DIRECTIONS FOR THIS TASK |
Transcribe only the part of the listing below that begins at the line containing "How far is pyautogui.locateOnScreen(0, 68, 14, 83): front" and runs to its final line, keeping both ends.

⟨

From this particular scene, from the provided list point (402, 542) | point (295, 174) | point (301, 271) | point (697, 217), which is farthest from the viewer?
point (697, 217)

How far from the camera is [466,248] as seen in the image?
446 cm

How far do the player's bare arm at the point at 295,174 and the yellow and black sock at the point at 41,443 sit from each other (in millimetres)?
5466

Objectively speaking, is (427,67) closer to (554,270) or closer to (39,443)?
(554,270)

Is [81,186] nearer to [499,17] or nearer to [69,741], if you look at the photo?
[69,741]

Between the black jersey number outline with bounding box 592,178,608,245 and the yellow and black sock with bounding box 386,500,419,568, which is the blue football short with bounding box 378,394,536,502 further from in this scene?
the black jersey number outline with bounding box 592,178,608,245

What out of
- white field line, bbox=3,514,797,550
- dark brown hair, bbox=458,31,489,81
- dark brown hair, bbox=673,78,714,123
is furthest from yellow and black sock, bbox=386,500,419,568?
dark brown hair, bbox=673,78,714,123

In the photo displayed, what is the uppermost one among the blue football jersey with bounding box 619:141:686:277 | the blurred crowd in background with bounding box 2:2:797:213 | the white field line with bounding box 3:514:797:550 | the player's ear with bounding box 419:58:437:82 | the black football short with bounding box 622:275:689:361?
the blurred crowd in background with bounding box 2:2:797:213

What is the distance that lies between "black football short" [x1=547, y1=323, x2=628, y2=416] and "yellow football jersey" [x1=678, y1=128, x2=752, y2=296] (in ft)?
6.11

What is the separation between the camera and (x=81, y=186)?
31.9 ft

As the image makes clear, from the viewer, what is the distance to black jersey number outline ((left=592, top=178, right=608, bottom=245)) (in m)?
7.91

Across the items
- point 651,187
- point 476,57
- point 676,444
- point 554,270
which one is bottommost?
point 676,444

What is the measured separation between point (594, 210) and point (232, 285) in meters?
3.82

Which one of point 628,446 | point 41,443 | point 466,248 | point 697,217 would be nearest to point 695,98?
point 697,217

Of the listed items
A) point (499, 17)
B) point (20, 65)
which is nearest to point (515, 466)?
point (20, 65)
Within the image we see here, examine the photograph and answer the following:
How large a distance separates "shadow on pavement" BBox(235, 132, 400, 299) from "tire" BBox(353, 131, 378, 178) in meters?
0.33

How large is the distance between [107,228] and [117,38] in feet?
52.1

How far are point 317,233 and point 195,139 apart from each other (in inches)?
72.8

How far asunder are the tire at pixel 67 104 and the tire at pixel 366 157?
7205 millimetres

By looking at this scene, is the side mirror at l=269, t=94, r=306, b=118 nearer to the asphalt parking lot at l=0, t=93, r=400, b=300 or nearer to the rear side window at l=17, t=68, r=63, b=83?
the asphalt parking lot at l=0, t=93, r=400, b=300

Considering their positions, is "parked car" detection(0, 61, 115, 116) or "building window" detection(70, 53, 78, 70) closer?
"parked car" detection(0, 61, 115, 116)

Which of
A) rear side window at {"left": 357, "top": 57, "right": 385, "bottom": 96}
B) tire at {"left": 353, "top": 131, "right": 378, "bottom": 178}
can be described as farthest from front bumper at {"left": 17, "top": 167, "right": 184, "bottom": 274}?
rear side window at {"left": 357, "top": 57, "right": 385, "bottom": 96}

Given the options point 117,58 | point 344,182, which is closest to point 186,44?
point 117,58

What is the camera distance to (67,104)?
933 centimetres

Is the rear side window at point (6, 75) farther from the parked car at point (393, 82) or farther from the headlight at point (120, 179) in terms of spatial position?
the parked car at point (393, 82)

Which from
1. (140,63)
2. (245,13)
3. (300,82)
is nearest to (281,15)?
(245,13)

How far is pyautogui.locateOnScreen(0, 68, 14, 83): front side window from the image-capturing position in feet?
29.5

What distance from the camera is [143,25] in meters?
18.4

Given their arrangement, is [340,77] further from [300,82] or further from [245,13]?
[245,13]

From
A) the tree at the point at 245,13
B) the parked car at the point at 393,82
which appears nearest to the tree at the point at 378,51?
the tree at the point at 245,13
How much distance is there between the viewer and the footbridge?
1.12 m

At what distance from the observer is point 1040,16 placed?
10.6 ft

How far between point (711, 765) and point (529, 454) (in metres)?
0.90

⟩

RESPONSE FOR THIS EXERCISE |
How far is pyautogui.locateOnScreen(0, 68, 14, 83): front side window from the image-capturing position in feet?
29.5

What distance from the camera is [143,25] in meters?
18.4

Given their arrangement, is [340,77] further from [300,82] or further from [245,13]?
[245,13]

From
A) the tree at the point at 245,13
B) the parked car at the point at 393,82
which appears nearest to the tree at the point at 378,51?
the tree at the point at 245,13
How much distance is there between the viewer and the footbridge?
1.12 m

At what distance from the observer is point 1040,16 placed?
10.6 ft

How far between point (711, 765) and point (529, 454) (in metres)?
0.90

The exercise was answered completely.